Detroit may be on the verge of bankruptcy, yet as of this morning its solvent citizens can purchase gourmet cheeses and craft beers at the first Whole Foods store to open inside the city. It might seem like a risky bet on a troubled market for the high-end grocer, but this is a savvy play that combines discounted real estate, generous subsidies, and little local competition.
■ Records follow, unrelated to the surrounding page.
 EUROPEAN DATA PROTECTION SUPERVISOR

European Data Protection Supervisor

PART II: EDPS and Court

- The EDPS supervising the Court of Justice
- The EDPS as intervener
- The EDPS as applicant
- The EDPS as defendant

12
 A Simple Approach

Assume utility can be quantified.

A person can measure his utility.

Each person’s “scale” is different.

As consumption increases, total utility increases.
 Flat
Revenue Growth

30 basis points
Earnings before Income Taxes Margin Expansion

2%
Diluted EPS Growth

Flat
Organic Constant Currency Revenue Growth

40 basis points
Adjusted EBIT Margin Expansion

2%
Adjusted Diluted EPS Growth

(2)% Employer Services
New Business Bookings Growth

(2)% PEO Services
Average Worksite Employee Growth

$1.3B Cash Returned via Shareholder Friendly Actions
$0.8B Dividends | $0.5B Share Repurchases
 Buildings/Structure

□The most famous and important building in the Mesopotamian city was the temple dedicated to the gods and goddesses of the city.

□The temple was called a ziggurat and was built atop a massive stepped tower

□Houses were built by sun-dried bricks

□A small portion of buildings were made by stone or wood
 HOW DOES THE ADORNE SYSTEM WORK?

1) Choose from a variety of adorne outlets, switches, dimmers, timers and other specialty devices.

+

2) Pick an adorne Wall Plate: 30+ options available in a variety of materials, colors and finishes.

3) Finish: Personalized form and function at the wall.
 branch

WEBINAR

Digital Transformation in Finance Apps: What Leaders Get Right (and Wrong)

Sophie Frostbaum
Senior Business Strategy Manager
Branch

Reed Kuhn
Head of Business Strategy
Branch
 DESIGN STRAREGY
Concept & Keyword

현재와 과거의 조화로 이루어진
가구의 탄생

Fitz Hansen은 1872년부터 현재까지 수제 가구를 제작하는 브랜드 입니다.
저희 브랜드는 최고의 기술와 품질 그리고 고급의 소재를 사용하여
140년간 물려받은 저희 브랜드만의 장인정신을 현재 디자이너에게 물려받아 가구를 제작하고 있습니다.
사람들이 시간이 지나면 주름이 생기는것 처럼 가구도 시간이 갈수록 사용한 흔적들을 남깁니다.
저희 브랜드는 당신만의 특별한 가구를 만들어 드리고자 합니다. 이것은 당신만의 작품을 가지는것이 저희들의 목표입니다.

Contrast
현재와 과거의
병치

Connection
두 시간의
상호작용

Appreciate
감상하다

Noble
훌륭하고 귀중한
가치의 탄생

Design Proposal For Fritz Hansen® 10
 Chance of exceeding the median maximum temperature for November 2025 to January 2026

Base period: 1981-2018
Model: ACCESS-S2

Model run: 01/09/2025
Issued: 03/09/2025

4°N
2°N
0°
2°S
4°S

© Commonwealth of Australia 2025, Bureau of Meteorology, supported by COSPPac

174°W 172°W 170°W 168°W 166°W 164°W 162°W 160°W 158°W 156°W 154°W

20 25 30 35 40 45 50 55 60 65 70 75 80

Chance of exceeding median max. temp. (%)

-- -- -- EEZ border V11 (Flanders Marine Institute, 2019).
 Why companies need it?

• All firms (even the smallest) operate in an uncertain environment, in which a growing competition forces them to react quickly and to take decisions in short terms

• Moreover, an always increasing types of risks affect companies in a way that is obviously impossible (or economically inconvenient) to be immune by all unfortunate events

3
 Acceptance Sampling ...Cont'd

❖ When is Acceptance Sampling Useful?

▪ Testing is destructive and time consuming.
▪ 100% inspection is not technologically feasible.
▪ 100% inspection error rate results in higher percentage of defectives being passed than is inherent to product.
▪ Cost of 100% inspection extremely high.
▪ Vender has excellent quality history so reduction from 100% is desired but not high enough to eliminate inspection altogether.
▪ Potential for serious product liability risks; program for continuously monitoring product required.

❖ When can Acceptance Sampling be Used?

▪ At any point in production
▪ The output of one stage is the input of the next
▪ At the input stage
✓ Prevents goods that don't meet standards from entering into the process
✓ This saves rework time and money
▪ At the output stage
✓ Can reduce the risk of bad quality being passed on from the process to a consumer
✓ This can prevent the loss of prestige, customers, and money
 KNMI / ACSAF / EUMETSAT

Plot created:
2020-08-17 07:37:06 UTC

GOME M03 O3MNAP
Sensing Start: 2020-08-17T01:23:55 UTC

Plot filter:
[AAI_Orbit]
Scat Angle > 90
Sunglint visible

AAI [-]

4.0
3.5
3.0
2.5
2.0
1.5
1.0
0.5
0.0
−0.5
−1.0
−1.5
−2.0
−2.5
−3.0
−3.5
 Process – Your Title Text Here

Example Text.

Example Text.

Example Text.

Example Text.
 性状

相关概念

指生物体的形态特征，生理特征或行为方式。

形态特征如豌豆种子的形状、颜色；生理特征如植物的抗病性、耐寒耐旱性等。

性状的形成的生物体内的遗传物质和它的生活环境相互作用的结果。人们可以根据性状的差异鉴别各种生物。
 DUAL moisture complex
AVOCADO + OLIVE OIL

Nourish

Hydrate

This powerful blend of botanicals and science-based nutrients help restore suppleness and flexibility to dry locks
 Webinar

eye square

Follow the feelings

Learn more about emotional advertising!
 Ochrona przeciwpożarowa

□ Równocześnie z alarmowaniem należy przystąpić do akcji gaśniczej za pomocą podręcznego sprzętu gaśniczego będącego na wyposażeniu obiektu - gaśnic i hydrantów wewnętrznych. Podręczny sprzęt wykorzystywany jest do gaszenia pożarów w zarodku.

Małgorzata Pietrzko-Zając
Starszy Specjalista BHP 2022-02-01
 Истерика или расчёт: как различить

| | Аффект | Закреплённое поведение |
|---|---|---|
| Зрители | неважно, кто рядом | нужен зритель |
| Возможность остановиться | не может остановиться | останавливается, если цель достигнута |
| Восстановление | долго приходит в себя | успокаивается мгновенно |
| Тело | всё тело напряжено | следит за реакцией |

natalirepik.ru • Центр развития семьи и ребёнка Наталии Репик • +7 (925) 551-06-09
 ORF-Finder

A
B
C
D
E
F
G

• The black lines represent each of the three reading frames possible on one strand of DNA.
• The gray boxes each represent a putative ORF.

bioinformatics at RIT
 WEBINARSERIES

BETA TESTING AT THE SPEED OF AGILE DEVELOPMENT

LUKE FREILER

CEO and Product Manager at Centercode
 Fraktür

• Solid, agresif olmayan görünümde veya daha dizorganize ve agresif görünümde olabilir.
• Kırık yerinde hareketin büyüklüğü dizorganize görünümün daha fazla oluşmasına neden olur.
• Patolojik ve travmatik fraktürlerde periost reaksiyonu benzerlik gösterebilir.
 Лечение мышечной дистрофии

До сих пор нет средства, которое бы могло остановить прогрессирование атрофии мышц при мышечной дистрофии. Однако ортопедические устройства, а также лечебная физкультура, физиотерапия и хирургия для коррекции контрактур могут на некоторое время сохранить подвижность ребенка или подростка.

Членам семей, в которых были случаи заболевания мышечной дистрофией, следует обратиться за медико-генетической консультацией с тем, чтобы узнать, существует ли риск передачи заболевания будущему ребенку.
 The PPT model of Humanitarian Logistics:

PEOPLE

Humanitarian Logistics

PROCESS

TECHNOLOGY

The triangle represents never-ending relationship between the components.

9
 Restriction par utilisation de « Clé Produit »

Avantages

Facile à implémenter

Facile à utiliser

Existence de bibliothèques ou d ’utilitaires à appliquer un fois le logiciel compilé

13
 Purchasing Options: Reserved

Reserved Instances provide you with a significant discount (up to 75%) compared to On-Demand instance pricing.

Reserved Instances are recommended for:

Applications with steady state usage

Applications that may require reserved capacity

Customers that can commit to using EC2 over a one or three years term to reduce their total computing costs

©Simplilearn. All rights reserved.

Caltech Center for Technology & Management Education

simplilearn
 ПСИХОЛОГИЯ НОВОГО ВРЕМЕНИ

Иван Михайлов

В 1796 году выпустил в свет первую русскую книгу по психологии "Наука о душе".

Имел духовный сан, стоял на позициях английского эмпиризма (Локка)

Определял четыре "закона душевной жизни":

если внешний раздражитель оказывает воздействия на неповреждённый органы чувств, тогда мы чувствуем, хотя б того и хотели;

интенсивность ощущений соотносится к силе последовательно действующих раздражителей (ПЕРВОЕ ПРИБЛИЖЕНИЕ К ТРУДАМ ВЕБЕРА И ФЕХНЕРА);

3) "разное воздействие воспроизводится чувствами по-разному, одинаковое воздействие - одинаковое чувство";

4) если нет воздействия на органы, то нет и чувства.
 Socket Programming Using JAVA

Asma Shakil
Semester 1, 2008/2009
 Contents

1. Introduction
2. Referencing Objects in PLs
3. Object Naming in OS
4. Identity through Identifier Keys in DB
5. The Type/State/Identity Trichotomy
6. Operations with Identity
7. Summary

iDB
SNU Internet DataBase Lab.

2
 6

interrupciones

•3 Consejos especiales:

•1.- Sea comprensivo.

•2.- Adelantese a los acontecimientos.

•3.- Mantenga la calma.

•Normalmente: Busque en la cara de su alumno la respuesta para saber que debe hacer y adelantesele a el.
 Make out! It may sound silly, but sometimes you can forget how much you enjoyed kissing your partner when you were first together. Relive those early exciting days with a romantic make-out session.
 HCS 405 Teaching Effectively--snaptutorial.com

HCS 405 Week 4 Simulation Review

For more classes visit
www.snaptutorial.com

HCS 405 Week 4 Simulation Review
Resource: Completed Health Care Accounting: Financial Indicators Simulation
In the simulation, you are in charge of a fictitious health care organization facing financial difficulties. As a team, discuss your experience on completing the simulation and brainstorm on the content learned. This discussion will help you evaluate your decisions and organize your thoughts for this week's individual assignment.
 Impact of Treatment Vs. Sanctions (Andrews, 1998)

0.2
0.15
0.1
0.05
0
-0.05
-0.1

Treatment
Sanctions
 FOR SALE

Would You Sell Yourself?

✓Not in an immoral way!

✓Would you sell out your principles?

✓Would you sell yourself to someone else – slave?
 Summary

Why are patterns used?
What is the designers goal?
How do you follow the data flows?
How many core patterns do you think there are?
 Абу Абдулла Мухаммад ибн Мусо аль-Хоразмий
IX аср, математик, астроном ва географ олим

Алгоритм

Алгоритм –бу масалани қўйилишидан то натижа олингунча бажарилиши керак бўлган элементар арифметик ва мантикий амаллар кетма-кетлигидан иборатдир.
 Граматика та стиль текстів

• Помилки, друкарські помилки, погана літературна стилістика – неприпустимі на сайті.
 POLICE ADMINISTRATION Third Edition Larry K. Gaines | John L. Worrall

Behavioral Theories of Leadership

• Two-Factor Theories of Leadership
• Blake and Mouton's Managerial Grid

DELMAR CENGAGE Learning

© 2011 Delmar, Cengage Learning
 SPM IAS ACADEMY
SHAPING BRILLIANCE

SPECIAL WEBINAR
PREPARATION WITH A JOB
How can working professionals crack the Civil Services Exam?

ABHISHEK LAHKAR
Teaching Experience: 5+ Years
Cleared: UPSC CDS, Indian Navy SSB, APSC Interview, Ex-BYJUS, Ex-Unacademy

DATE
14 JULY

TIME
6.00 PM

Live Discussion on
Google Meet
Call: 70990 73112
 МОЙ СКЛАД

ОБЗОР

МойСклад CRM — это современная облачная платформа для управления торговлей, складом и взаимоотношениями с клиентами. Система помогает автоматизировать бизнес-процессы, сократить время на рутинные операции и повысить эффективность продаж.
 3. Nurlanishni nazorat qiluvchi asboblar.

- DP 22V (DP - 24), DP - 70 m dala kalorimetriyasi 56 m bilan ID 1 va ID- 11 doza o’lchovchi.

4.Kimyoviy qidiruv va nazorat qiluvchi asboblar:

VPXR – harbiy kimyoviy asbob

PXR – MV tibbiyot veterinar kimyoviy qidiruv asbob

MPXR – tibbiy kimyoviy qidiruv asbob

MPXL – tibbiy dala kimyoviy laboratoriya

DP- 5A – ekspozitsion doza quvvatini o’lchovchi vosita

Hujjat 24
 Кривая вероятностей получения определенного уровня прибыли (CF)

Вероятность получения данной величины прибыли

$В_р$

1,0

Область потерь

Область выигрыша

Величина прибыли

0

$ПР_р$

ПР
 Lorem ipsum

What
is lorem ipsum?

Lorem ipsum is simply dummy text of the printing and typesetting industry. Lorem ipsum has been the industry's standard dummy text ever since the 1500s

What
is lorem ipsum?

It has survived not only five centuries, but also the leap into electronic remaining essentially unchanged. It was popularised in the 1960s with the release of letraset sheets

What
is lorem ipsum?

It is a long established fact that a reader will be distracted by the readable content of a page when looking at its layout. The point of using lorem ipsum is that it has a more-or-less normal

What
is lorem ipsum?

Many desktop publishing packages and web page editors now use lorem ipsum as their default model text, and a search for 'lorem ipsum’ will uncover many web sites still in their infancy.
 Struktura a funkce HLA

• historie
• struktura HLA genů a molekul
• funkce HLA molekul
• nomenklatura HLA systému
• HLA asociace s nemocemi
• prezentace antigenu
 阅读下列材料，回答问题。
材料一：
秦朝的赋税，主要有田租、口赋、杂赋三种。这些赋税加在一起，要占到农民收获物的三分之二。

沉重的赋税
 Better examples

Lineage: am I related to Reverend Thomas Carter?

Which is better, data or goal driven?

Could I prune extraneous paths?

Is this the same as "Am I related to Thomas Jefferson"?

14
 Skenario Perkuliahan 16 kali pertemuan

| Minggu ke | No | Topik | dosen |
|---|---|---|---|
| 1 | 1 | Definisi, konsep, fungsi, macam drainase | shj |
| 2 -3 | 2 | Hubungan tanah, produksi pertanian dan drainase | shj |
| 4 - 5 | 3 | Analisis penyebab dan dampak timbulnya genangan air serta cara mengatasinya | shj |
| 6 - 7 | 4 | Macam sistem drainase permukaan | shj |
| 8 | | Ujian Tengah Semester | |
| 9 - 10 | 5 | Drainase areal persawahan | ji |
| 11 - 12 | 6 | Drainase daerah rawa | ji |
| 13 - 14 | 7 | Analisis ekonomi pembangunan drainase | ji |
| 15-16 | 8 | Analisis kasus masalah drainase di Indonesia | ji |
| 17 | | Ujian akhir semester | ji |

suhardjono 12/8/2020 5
In investing terms, Whole Foods is buying low—so low, in fact, that the company won't have to do much to bring its Detroit outpost into the black. To start with, Whole Foods got a sweet deal on the Mack Avenue space. The project cost $12.9 million, according to the Wall Street Journal, but the company probably paid less than half the total cost, thanks to about $5.8 million in state and local grants and tax credits. Ram Realty, a development partner building apartments nearby, donated land worth about $1 million and put up part of the $6.1 million equity package with Whole Foods to cover the rest.
Last year, the average Whole Foods store measured 37,000 square feet and posted $682,000 in weekly revenue, according to the company's SEC filings. If the 21,500-square-foot store in Detroit is as busy as an average store, Whole Foods can expect around $20.6 million in yearly sales. At the company's 2012 operating margin of 6.4 percent, that's about $1.3 million in annual profit coming out of Detroit.